Un GPS de randonnée affiche la distance parcourue en kilomètres ou en milles, et la conversion pouces-kilomètres n’est pas directement en jeu. Ce qui l’est, c’est la résolution de l’écran : un écran de 3 pouces de diagonale à 200 ppi fait 600 pixels de large, et c’est ce qui permet d’afficher la trace avec un point tous les quelques mètres. La conversion pouces-kilomètres est ce qui fait que la trace n’est pas un point mais une ligne.
L’utilisateur qui imprime une trace GPS sur du papier à l’échelle 1 :25 000 pour préparer une randonnée fait la conversion inverse : la trace est en kilomètres, et la carte l’affiche à raison de 4 cm par kilomètre. Imprimer la trace à la même échelle que la carte, c’est superposer deux documents qui se lisent à la même vitesse, et c’est ce qui rend la lecture du terrain possible sans calcul.
Une bobine de film 35 mm de 100 pieds fait 30,48 mètres, et c’est l’unité de stockage des laboratoires photo. La conversion pieds-kilomètres n’a pas d’objet pour les photographes amateurs, mais elle intervient pour les cinéastes professionnels qui consomment des kilomètres de pellicule par projet : un documentaire de 90 minutes à 24 images par seconde en Super 16 fait environ 2 700 mètres de pellicule, et le calcul part des images, passe par les pieds par minute, et aboutit aux mètres.
L’industrie du cinéma a quasiment disparu au profit du numérique, mais les archives se comptent encore en mètres, et c’est en mètres que les magasins d’archives conservent les bobines. La conversion depuis les pieds est ce qui permet d’estimer la place de stockage d’un projet, et la place se compte en mètres linéaires de rayonnages. Un kilomètre de pellicule 35 mm stockée en boîtes prend environ 4 mètres linéaires, et c’est ce qui dimensionne les magasins d’archives.
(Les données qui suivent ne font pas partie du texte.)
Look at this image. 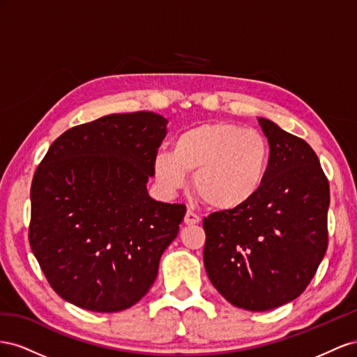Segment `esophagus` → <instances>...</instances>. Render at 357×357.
<instances>
[{
	"label": "esophagus",
	"instance_id": "esophagus-1",
	"mask_svg": "<svg viewBox=\"0 0 357 357\" xmlns=\"http://www.w3.org/2000/svg\"><path fill=\"white\" fill-rule=\"evenodd\" d=\"M200 221V218H199V215L197 213H195L192 211H187L185 212V217H184V222L187 224V226H192V224H197Z\"/></svg>",
	"mask_w": 357,
	"mask_h": 357
}]
</instances>
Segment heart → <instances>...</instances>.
I'll list each match as a JSON object with an SVG mask.
<instances>
[{"label":"heart","instance_id":"b5f03b06","mask_svg":"<svg viewBox=\"0 0 357 357\" xmlns=\"http://www.w3.org/2000/svg\"><path fill=\"white\" fill-rule=\"evenodd\" d=\"M271 149L254 130L230 122H206L179 133L172 151H160L152 161L157 184L166 195L192 188L208 206L231 211L259 195L266 178Z\"/></svg>","mask_w":357,"mask_h":357}]
</instances>
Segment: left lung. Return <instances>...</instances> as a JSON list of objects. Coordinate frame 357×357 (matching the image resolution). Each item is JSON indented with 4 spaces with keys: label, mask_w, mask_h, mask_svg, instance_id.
Segmentation results:
<instances>
[{
    "label": "left lung",
    "mask_w": 357,
    "mask_h": 357,
    "mask_svg": "<svg viewBox=\"0 0 357 357\" xmlns=\"http://www.w3.org/2000/svg\"><path fill=\"white\" fill-rule=\"evenodd\" d=\"M271 155L259 195L203 220V261L221 296L269 311L307 289L328 248L329 182L307 142L257 118Z\"/></svg>",
    "instance_id": "8db88e82"
}]
</instances>
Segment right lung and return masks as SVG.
<instances>
[{"mask_svg":"<svg viewBox=\"0 0 357 357\" xmlns=\"http://www.w3.org/2000/svg\"><path fill=\"white\" fill-rule=\"evenodd\" d=\"M166 124L154 112L107 115L67 130L40 162L29 245L64 301L118 312L154 284L187 211L146 188Z\"/></svg>","mask_w":357,"mask_h":357,"instance_id":"add662e5","label":"right lung"}]
</instances>
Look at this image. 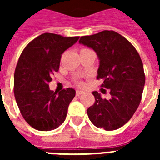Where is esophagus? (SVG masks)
Returning a JSON list of instances; mask_svg holds the SVG:
<instances>
[{
  "label": "esophagus",
  "instance_id": "obj_1",
  "mask_svg": "<svg viewBox=\"0 0 160 160\" xmlns=\"http://www.w3.org/2000/svg\"><path fill=\"white\" fill-rule=\"evenodd\" d=\"M83 93H85V91L80 90V89H78V90L76 91V95L78 96V97L80 96V95H82Z\"/></svg>",
  "mask_w": 160,
  "mask_h": 160
}]
</instances>
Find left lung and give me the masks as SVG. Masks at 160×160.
<instances>
[{
	"label": "left lung",
	"mask_w": 160,
	"mask_h": 160,
	"mask_svg": "<svg viewBox=\"0 0 160 160\" xmlns=\"http://www.w3.org/2000/svg\"><path fill=\"white\" fill-rule=\"evenodd\" d=\"M79 42L96 52L99 60L97 78L104 80L102 87L111 94L106 99L92 92L95 103L87 109L88 118L96 127L118 129L129 121L141 103L145 74L140 55L124 37L113 31L81 37Z\"/></svg>",
	"instance_id": "left-lung-1"
}]
</instances>
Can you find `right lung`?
I'll return each mask as SVG.
<instances>
[{"label":"right lung","instance_id":"1","mask_svg":"<svg viewBox=\"0 0 160 160\" xmlns=\"http://www.w3.org/2000/svg\"><path fill=\"white\" fill-rule=\"evenodd\" d=\"M79 37L64 38L43 33L28 43L19 56L14 73V96L23 118L35 129H56L65 121L75 90L49 89L51 75L59 70L61 56Z\"/></svg>","mask_w":160,"mask_h":160}]
</instances>
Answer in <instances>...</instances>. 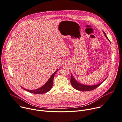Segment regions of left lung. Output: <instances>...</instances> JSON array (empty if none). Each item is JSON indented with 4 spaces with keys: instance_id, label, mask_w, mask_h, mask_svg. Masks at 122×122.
Wrapping results in <instances>:
<instances>
[{
    "instance_id": "8db88e82",
    "label": "left lung",
    "mask_w": 122,
    "mask_h": 122,
    "mask_svg": "<svg viewBox=\"0 0 122 122\" xmlns=\"http://www.w3.org/2000/svg\"><path fill=\"white\" fill-rule=\"evenodd\" d=\"M104 34H105L106 37L109 40V39L107 38L106 33L103 31ZM109 41L110 42V41L109 40ZM107 78L105 79V80ZM105 80H104V81H105ZM71 84L72 85V86L74 88H75V89L77 90H79L80 91H92L93 90H94L95 89L97 88L98 86H99L103 82H102L101 83L97 84V85H93V86H88V85H85L82 84H80L79 83H78V82H77L75 80V79L74 78L73 76L72 75H71Z\"/></svg>"
}]
</instances>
Une conversion pouces-kilomètres qui produit un chiffre avec quatre décimales — 1 pouce = 0,0000254 km — est un chiffre exact et inutile. Aucune mesure au monde n’est précise au dix-millième de kilomètre, et le chiffre invite une précision qui n’existe pas dans la mesure d’origine. La règle qui suit est de garder autant de chiffres significatifs que la mesure en avait, et de présenter le résultat dans une unité qui rend la précision audible.
L’unité qui rend la précision audible est souvent le millimètre ou le centimètre, et non le kilomètre. Un écart d’un kilomètre se voit sur une carte, et un écart d’un millimètre ne se voit pas. Une mesure au pouce près fait 25,4 mm, et la conversion en kilomètres fait 0,0000254, qui ne dit rien. La règle qui suit est de présenter le résultat dans l’unité qui rend la mesure signifiante, et de laisser la conversion vers l’unité plus grande pour le tableau final, pas pour la cellule de calcul.
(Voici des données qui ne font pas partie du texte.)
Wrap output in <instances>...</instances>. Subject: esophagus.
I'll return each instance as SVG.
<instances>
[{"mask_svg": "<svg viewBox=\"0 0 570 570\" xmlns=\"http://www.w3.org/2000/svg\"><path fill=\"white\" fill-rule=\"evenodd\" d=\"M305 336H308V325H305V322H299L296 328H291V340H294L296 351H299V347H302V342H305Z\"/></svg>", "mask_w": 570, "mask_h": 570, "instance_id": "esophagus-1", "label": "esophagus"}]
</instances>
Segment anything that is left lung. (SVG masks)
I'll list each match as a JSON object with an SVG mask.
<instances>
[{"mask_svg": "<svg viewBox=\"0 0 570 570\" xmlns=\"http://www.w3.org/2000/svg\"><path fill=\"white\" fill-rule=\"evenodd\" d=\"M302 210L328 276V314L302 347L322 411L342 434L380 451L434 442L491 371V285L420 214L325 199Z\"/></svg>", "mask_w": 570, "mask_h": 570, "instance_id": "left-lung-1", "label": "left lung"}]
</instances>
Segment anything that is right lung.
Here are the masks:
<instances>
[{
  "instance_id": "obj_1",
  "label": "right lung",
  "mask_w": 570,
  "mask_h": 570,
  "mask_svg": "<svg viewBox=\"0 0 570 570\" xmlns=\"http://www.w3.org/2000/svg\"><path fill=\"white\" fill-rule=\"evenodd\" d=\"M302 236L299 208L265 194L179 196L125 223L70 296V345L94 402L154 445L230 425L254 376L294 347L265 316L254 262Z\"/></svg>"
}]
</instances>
1 pouces vaut 0,0000254 km. La valeur est exacte et non arrondie : la correspondance de pouce en kilomètre est fixée par définition.
Non. Le calcul se fait dans votre navigateur. Vous pouvez couper la connexion et continuer à calculer — c’est d’ailleurs la façon la plus simple de le vérifier.
Un km vaut 39370,1 pouces. C’est le même rapport lu à l’envers : un résultat obtenu sur une page et repassé par l’autre doit revenir à son point de départ.
Ce que cette page affirme sur unités de longueur se vérifie : voici les documents qui le fixent.
Le facteur figure dans la page sous forme de constante, et le calcul tient en quatre opérations. Rien n’est donc envoyé et rien n’est attendu : ce que vous saisissez ne quitte jamais le navigateur, faute de requête dans laquelle voyager.